Berdasarkan hasil uji F diperoleh nilai p-value (2.2e-16) < 0,05, sehingga dapat disimpulkan bahwa model regresi linier sederhana yang digunakan signifikan. Dengan demikian, variabel math score secara statistik mampu menjelaskan variasi pada variabel reading score.

IV.5.3. Koefisien Determinasi

Nilai koefisien determinasi sebesar 0.6714 menunjukkan bahwa 67.14% variasi pada variabel reading score dapat dijelaskan oleh variabel math score, sedangkan 32.86% sisanya dijelaskan oleh faktor lain di luar model yang tidak diteliti dalam laporan ini.

IV.6. Model Akhir

Berdasarkan uji F, model regresi yang dibuat cocok digunakan untuk analisis lebih lanjut dan berdasarkan uji t, koefisien parameter regresi X yaitu β1 berpengaruh signfikan terhadap Y. sehingga model akhir sama dengan model awal, yaitu : \[ \hat{y}=16.948+0.784 X_1 \]

V. Kesimpulan

Berdasarkan pengujian asumsi regresi yang telah dilakukan, diperoleh bahwa asumsi-asumsi regresi telah terpenuhi. Hasil uji normalitas menunjukkan bahwa residual berdistribusi normal, scatter plot menunjukkan hubungan yang bersifat linear, uji homoskedastisitas menunjukkan tidak adanya gejala heteroskedastisitas, serta uji autokorelasi menunjukkan tidak terdapat autokorelasi pada residual model.

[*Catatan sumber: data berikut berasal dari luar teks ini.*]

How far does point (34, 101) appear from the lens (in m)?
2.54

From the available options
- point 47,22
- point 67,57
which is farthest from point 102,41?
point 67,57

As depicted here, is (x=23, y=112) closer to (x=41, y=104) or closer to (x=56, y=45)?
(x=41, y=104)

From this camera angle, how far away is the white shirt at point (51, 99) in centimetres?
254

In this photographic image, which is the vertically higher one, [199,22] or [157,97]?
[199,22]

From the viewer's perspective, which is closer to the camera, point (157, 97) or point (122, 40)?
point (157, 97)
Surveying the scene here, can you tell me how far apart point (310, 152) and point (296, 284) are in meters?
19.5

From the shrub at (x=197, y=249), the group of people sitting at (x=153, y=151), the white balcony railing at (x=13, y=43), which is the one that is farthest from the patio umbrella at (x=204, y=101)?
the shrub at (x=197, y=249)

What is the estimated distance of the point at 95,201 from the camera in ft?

Berdasarkan hasil analisis regresi linier, diperoleh bahwa variabel math score memiliki pengaruh yang signifikan terhadap variabel reading score. Hasil uji t menunjukkan nilai p-value lebih kecil dari 0.05 sehingga dapat disimpulkan bahwa variabel math score secara parsial berpengaruh signifikan terhadap reading score. Selain itu, hasil uji F juga menunjukkan nilai p-value lebih kecil dari 0.05 sehingga model regresi yang digunakan signifikan dan layak digunakan untuk menjelaskan hubungan antara kedua variabel.

Nilai koefisien determinasi (R²) sebesar 0.6714 menunjukkan bahwa 67.14% variasi pada variabel reading score dapat dijelaskan oleh variabel math score, sedangkan sisanya sebesar 32.86% dipengaruhi oleh faktor lain di luar model.

Model regresi linier sederhana yang diperoleh dalam penelitian ini adalah: \[ \hat{y}=16.948+0.784 X_1 \] yang menunjukkan bahwa setiap kenaikan 1 poin math score akan meningkatkan reading score sebesar sekitar 0.784 poin.

Dengan demikian dapat disimpulkan bahwa terdapat hubungan positif dan signifikan antara nilai matematika dan nilai membaca siswa. Semakin tinggi nilai matematika siswa, maka nilai membaca siswa juga cenderung meningkat.